Whether you refer to your technology as “data-driven”, “machine learning” or “artificial intelligence”, questions about “algorithmic transparency” are likely to come up. The finest example is perhaps the ICO’s heroic analysis of different statistical techniques. But it seems to me that there’s a more fruitful aspect of transparency earlier in the adoption process: why was a particular mix of technology, theory and human skill chosen, and what contribution does each of these make to a successful process? Thinking about that might help both deployers of technology, and those it is intended to help, to find better approaches.
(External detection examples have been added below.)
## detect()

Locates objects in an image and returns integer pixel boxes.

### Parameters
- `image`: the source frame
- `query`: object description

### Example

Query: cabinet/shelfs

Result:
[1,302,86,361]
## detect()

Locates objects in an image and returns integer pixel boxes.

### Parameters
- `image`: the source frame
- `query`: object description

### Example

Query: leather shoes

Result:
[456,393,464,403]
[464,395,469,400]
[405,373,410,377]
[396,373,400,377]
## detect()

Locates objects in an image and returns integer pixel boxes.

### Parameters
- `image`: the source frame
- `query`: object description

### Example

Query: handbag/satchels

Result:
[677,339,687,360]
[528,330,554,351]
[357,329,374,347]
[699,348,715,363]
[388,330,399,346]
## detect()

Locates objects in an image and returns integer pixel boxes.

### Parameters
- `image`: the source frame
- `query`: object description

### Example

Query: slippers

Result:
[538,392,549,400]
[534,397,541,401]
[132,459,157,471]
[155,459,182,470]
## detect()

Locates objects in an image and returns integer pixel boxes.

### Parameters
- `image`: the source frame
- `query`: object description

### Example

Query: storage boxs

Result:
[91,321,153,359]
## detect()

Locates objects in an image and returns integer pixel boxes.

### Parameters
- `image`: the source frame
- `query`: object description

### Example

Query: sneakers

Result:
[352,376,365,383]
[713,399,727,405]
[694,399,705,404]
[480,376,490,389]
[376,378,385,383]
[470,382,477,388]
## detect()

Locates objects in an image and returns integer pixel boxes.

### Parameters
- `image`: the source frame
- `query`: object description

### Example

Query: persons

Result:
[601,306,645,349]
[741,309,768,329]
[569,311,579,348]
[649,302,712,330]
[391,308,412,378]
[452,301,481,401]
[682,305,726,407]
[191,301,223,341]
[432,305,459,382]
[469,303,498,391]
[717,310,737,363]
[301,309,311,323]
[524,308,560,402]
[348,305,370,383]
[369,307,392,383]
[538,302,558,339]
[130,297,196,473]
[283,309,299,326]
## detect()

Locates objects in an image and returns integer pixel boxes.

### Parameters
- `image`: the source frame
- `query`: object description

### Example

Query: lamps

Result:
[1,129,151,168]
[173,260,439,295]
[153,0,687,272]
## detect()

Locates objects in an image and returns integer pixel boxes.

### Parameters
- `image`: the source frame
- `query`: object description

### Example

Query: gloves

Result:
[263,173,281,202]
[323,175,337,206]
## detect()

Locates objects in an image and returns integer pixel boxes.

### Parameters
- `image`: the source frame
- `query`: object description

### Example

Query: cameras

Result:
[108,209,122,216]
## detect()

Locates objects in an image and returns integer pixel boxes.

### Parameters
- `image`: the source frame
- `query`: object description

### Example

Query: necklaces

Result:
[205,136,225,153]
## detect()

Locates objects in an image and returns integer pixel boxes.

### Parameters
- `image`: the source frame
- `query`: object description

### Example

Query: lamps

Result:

Where a process draws insights from existing data there’s also a question about why that particular aspect of the past was considered informative. This doesn’t have to be as fundamental as concerns over ChatGPT’s selection of source material, but can be a helpful reminder of likely limits. If a target measure of student engagement was derived from text-based courses, it’s worth checking whether that measure is also appropriate for more practical activities. Does it still reflect the desired balance of participation and autonomous learning? Or, if our aim is to improve a process, does it make sense to still use data from an older, pre-improved, version of that process to inform our activities?
This sort of transparency seems to add value to another popular idea: “AI registers”. A public explanation of why an organisation decided to use automation in its delivery of services would help me – even as a lapsed mathematician – much more than a statement that it uses “random forest” algorithms. And I’d hope that writing that explanation would help the organisation build confidence in its choices, too.